At first blush, they seem quite similar.

Joseph

 

[Ian Collins]

Care to edify me why?
At first blush, they seem quite similar.

An instantiation of a class template is a unique class. Don't be fooled
by the template type, it my look similar to you, but it's apples and
oranges to the compiler. foo* and const foo* are different types.

 

[John Carson]

Care to edify me why?
At first blush, they seem quite similar.

Joseph

To add to what Ian has said,

foo * and const foo * are different types but are nevertheless similar
enough that you can use const_cast to cast between them. Where two types are
used as template arguments, however, the similarity of the types is
irrevant. Consider:

template<class T>
class Test
{
T t;
};

template<>
class Test<const int>
{
char array[1000];
};

Thus Test<const int> contains an array of chars, whereas Test<int> contains
a single int.

#include <iostream>
using namespace std;

int main()
{
Test<int> t1;
Test<const int> t2;
cout << sizeof(t1) << endl; // gives 4
cout << sizeof(t2) << endl; // gives 1000
return 0;
}

In reality vector<foo *> and vector<const foo *> may hardly differ at
all --- in particular, they may have the same size.

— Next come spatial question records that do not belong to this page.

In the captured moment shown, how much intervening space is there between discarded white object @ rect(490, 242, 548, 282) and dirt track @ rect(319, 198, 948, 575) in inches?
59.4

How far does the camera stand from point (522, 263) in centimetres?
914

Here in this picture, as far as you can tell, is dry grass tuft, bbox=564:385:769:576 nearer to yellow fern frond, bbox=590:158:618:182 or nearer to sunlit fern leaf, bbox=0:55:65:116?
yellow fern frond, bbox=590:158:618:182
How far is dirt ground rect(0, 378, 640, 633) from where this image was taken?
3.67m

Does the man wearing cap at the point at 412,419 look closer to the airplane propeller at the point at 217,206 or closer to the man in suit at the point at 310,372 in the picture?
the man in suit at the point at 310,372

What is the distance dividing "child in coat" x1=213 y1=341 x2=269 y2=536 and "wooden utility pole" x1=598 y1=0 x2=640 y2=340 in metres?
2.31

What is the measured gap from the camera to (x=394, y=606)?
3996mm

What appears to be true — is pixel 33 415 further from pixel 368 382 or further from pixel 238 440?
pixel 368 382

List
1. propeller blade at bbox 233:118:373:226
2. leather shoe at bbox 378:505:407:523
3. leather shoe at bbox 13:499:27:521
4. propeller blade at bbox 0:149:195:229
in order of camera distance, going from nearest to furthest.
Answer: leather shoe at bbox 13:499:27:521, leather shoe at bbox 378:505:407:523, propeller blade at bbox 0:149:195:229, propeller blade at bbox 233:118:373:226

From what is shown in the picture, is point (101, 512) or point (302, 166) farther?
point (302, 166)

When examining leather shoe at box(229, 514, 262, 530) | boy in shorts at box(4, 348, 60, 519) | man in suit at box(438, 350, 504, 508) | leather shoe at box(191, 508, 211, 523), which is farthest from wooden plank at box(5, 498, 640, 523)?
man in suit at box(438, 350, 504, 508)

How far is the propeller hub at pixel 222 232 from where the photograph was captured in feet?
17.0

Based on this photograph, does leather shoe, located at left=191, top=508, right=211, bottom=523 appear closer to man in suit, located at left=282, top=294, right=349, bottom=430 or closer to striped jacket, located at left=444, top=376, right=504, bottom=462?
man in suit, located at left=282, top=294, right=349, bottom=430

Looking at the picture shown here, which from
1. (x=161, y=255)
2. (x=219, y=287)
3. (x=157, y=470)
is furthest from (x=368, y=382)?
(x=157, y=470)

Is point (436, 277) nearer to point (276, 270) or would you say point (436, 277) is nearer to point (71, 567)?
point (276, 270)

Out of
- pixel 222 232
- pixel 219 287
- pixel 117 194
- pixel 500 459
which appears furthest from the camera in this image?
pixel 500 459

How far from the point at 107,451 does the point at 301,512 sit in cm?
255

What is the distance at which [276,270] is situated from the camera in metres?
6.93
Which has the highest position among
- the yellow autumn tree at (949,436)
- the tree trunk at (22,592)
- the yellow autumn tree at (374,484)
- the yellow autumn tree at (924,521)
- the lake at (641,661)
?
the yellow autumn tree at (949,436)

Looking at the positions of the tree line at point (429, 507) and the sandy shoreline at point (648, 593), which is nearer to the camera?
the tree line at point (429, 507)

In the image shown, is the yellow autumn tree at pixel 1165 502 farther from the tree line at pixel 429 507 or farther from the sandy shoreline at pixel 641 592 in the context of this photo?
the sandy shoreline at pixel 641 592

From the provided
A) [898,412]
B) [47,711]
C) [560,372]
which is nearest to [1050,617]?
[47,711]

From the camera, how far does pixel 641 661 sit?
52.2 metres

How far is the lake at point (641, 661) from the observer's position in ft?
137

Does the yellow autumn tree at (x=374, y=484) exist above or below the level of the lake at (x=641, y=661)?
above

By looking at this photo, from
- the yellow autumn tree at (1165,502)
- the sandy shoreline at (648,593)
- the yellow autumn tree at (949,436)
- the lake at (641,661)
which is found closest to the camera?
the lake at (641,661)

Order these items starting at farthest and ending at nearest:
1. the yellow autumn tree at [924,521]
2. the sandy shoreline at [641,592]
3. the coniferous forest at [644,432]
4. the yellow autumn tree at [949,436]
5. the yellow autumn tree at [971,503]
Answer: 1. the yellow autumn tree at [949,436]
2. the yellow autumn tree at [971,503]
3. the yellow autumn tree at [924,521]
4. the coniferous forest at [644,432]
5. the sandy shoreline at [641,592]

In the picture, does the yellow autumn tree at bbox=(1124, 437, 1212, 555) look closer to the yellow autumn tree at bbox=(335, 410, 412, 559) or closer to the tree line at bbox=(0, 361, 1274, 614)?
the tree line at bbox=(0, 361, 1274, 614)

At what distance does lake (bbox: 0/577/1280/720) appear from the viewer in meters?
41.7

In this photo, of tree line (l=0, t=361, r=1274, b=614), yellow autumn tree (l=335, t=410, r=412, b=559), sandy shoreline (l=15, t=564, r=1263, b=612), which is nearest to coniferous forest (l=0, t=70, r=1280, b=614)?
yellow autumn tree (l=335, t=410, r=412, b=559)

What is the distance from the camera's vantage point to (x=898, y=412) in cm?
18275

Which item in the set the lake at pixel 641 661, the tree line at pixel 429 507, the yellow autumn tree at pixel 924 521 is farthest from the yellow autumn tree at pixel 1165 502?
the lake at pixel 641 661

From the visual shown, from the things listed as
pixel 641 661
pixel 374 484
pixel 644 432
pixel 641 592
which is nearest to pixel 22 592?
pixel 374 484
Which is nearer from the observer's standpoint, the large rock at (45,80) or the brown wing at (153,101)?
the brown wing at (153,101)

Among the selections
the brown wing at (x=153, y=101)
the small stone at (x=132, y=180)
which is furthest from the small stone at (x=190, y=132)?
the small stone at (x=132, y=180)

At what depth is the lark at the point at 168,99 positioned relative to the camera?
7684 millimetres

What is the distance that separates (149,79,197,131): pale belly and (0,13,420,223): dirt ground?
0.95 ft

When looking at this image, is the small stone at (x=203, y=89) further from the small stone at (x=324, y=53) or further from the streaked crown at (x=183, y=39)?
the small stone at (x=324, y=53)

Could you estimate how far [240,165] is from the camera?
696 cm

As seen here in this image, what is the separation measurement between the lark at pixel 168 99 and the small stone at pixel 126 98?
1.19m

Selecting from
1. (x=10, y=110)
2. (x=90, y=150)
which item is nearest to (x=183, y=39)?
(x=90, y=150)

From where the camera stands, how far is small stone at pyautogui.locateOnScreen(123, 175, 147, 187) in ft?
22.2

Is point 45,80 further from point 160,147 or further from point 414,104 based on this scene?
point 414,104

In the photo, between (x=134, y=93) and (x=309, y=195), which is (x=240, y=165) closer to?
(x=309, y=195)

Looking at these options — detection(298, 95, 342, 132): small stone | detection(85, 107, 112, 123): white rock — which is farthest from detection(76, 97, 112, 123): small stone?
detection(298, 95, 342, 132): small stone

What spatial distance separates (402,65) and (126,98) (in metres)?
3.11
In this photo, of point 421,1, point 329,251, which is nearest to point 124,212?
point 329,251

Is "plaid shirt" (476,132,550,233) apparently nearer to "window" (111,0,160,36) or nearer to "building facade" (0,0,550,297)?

However, the possibility
of explicit template specialization means that they could differ
spectacularly, hence the reluctance of the compiler to allow conversion.

 

[Ben Pope]

Some function requires a vector<const foo*> argument.
How can I cast a vector<foo*> to vector<const foo*>?

As said, you can't cast.

You'll have to copy each element.

Ben Pope

 

[Earl Purple]

As said, you can't cast.

You'll have to copy each element.

You have to copy each element if you want a vector< const Foo * >

However if all you want to do is pass a reference to your vector and
ensure that none of the Foo objects are modified, you can use an
adapter,

template < typename T >
vector_const_adapter
{
typedef std::vector< T * > vec_type;

const vec_type * itsVecRef;

public:

typedef typename vec_type::size_type size_type;

vector_const_adapter() : itsVecRef( 0 ) {}

vector_const_adapter( const vec_type & vecRef )
: itsVecRef( &vecRef )
{
}


const T* operator[] ( size_type idx ) const
{
return (*itsVecRef)[ idx ];
}

bool empty() const;
size_type size() const;
const T* const * begin() const;
const T* const * end() const;
};

and I'll leave it up to you to implement the functions empty() size(),
begin() and end()

Now all you have to do is pass around vector_const_adapter<Foo>. Note I
used a member pointer so that vector_const_adapter can have a default
constructor and be assignable. If you don't want these features use a
member reference.

 

[Andrew Koenig]

Care to edify me why?
At first blush, they seem quite similar.

Here is one reason:

void append(vector<const foo*>& v, const foo* p)
{
v.push_back(p);
}

const foo f;
const foo* p = &f;
vector<foo*> v;
append(v, p);

By casting v to vector<const foo*>&, you have managed to put a const foo*
value into a vector<foo*>. Now, you can execute

v.last()->munge();

where munge is a member of class foo that modifies its object. By doing so,
you have modified a const foo object.

 

[Earl Purple]

Here is one reason:

void append(vector<const foo*>& v, const foo* p)
{
v.push_back(p);
}

const foo f;
const foo* p = &f;
vector<foo*> v;
append(v, p);

By casting v to vector<const foo*>&, you have managed to put a const foo*
value into a vector<foo*>. Now, you can execute

v.last()->munge();

where munge is a member of class foo that modifies its object. By doing so,
you have modified a const foo object.

Something you couldn't do with my adapter as you cannot modify the
vector either thus you can't push anything onto it.